* What the task asks: Copy out, word for word, the lines of the listing below from the line containing "Among the side" through the final line of the listing.

* Items:
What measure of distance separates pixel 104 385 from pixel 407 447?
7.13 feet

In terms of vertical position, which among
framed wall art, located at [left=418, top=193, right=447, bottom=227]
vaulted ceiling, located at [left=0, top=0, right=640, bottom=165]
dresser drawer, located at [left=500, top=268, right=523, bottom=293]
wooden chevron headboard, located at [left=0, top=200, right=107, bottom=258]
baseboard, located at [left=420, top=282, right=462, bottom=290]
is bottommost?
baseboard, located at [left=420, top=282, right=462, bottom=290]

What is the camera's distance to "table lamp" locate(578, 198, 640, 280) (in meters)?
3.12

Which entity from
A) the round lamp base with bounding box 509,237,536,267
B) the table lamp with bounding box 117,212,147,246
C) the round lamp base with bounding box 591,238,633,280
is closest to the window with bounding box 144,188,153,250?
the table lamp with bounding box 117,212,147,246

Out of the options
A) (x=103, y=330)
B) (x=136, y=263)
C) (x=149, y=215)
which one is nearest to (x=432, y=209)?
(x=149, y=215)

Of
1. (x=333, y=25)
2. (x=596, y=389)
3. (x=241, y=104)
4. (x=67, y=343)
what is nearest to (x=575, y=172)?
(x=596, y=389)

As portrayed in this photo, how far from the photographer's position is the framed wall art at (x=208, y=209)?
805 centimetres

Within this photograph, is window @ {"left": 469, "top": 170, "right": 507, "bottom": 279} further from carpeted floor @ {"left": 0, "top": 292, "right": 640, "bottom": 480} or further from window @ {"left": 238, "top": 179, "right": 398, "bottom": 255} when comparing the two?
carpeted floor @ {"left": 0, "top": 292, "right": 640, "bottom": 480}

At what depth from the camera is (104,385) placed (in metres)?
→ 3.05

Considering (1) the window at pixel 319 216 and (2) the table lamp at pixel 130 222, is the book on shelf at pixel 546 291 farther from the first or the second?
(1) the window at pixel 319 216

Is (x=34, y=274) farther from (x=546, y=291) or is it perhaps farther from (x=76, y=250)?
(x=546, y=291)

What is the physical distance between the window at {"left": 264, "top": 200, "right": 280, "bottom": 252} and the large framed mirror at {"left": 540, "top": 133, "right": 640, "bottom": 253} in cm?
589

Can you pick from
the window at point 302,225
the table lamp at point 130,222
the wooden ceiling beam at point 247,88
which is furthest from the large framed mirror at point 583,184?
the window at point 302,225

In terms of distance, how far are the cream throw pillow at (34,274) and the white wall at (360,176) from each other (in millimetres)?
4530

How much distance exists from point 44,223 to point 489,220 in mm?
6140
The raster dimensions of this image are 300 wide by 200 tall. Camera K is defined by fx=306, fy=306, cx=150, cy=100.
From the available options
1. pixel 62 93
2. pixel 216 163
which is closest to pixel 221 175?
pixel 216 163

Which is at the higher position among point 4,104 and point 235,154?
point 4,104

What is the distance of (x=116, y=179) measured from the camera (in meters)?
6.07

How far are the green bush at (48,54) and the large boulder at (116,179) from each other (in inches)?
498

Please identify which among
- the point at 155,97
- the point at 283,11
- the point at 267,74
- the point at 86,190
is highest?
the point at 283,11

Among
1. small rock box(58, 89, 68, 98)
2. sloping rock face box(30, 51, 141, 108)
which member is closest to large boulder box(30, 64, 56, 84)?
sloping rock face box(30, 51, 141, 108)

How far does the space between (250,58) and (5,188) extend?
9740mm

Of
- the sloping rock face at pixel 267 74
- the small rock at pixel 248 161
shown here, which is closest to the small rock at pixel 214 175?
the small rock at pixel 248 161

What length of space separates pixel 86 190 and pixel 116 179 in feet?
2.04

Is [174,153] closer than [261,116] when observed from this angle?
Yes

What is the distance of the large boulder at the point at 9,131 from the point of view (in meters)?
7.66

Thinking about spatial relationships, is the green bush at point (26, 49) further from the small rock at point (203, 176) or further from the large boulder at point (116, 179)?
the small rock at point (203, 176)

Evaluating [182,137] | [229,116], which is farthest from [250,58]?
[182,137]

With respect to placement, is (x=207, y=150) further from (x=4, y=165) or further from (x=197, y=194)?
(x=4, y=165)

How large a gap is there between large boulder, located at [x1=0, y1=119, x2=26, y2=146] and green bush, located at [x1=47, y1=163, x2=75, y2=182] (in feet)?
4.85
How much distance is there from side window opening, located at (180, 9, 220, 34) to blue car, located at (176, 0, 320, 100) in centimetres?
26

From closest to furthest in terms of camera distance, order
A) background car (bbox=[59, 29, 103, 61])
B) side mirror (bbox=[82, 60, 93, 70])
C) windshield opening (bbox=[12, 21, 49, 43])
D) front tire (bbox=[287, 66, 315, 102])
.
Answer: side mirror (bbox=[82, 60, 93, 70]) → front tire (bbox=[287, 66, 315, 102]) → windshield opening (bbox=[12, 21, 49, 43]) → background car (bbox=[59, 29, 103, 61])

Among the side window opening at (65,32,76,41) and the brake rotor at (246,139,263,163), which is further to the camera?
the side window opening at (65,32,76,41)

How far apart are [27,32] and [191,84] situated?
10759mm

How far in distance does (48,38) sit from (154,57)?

* Written solution:
Among the side window opening at (65,32,76,41) and the brake rotor at (246,139,263,163), which is further to the camera?
the side window opening at (65,32,76,41)

How far apart are [27,32] and [191,84] situated?
10759mm

How far in distance does (48,38) sit from (154,57)?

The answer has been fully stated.